— Objective —
Can you turn every row below into a numbered list, with the blank lines dropped and the pictures left out?

— Entries shown —
_ _ _
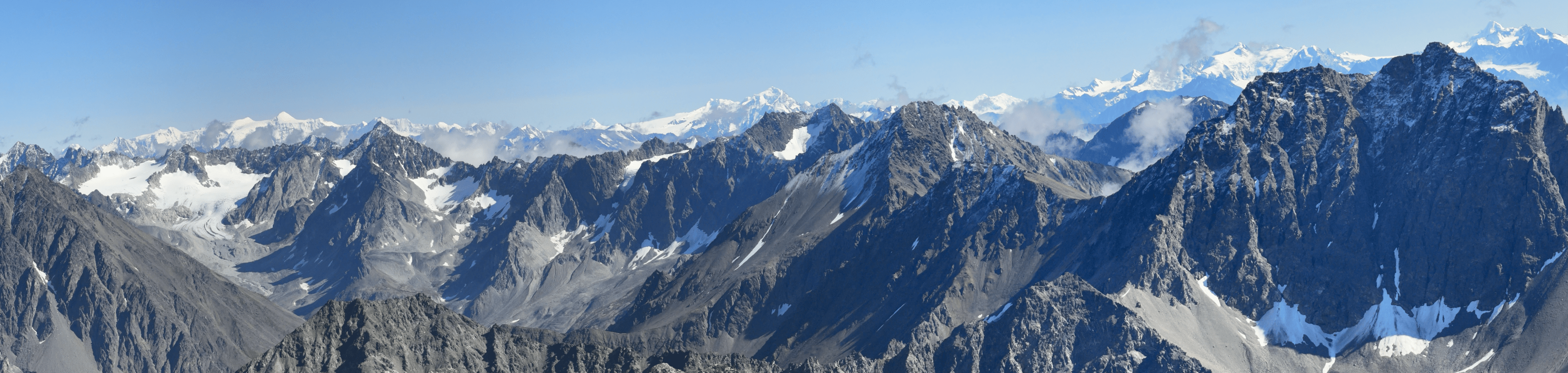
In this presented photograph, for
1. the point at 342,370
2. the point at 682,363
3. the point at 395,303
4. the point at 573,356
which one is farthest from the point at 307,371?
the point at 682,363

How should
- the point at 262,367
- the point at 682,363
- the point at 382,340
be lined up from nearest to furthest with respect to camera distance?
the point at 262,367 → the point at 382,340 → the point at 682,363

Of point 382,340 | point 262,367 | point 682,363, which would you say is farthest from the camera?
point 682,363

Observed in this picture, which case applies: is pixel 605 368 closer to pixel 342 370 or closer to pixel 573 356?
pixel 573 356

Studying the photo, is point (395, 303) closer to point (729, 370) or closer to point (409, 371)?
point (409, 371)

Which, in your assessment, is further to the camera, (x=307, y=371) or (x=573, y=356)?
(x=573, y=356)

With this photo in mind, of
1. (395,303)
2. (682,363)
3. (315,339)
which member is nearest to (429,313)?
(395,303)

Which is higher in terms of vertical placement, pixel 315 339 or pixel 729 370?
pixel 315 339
_ _ _
— Task output —
1. In this presented photograph, for
2. 1. the point at 342,370
3. 2. the point at 682,363
4. 3. the point at 395,303
5. 4. the point at 573,356
6. which one is farthest from the point at 307,371?
7. the point at 682,363
8. How should
9. - the point at 262,367
10. - the point at 682,363
11. - the point at 382,340
12. be lined up from nearest to furthest with respect to camera distance?
13. the point at 262,367 → the point at 382,340 → the point at 682,363
14. Of point 382,340 | point 262,367 | point 682,363, which would you say is farthest from the camera?
15. point 682,363
16. Observed in this picture, which case applies: is pixel 605 368 closer to pixel 342 370 or closer to pixel 573 356?
17. pixel 573 356
18. Studying the photo, is point (395, 303) closer to point (729, 370) or closer to point (409, 371)?
19. point (409, 371)
20. Which, in your assessment, is further to the camera, (x=307, y=371) or (x=573, y=356)?
21. (x=573, y=356)
22. With this photo in mind, of
23. 1. (395,303)
24. 2. (682,363)
25. 3. (315,339)
26. which member is nearest to (429,313)?
27. (395,303)
28. Which is higher in terms of vertical placement, pixel 315 339 or pixel 729 370?
29. pixel 315 339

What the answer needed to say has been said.